1

I'm gathering data together in one part of my application and sending it off for work in another part. I've got a few thousand records, each containing an email address and a few ordered integers which represent some preferences.

My first thought was to organize my data in a dictionary like this:

{
    "user1@domain.com": [23, 1, 5],
    "user2@domain.com": [1, 4, 8]
}

But then I was thinking about tuples. I often overlook them, but tuples are a good option in Python, so I could do this:

[
    ("user1@domain.com", [23, 1, 5]),
    ("user2@domain.com", [1, 4, 8])
]

These examples show two records each, but I'll actually have somewhere in the low tens of thousands of records.

Is one of these more pythonic than the other? Is there another way I should consider?

I'm leaning towards the dictionary because when I build the structure I'm picking out ordered records that look like this:

(("user1@domain.com", 23), ("user1@domain.com", 1), ("user1@domain.com", 5), ("user2@domain.com", 1), ("user2@domain.com", 4), ("user2@domain.com", 8))

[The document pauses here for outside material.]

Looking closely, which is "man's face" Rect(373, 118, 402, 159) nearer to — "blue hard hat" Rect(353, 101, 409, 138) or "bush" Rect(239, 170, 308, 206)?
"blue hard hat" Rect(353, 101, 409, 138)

and combining them into one of the above forms. With the dictionary, it's easy to reference the same user's list over and over. With the list of tuples I guess I'd need to keep a reference to the last element, or keep calling len() on the list.

WhiteHotLoveTiger
  • 2,088
  • 3
  • 30
  • 41
  • 3
    Depends on your use case - for some cases dict is better, for others tuples/lists. – Andrej Kesely Jun 21 '19 at 16:58
  • 2
    If you don't have duplicate email addresses (and the list stored against the keys suggests that the data is aggregated) then the dictionary is the obvious choice. This is _not_ about being pythonic, it's about the time complexity of data retrieval. "I often overlook them, but tuples are a good option in Python" is something of a nothing-statement (I don't mean that offensively) but what does that amount to, really? – roganjosh Jun 21 '19 at 17:05

2 Answers2

2

This is an opinion question, and my opinion is that neither is more pythonic. The way you should structure the data depends on the way you plan to use it.

You mentioned in a comment that when you're using the data you'll just be looping through it, so either format will do. However, for building the structure out of tuples like ("user1@domain.com", 23), a dict (or DefaultDict) will be more convenient:

entries = (("user1@domain.com", 23), ("user1@domain.com", 1), ("user1@domain.com", 5), ("user2@domain.com", 1), ("user2@domain.com", 4), ("user2@domain.com", 8))
result = {}
for email, number in entries:
    result.setdefault(email, []).append(number)

Or to use the standard library:

import itertools
import operator
entries = (("user1@domain.com", 23), ("user1@domain.com", 1), ("user1@domain.com", 5), ("user2@domain.com", 1), ("user2@domain.com", 4), ("user2@domain.com", 8))
result = dict((k, [w[1] for w in v]) for k, v in itertools.groupby(sorted(entries), operator.itemgetter(0)))
Aaron Bentley
  • 1,332
  • 8
  • 14
1

If you want to search through or retrieve from the data based on email address, then having emails as keys in a dictionary will be a faster operation. It will also be faster to add data to a dictionary than a tuple based on the data records you described.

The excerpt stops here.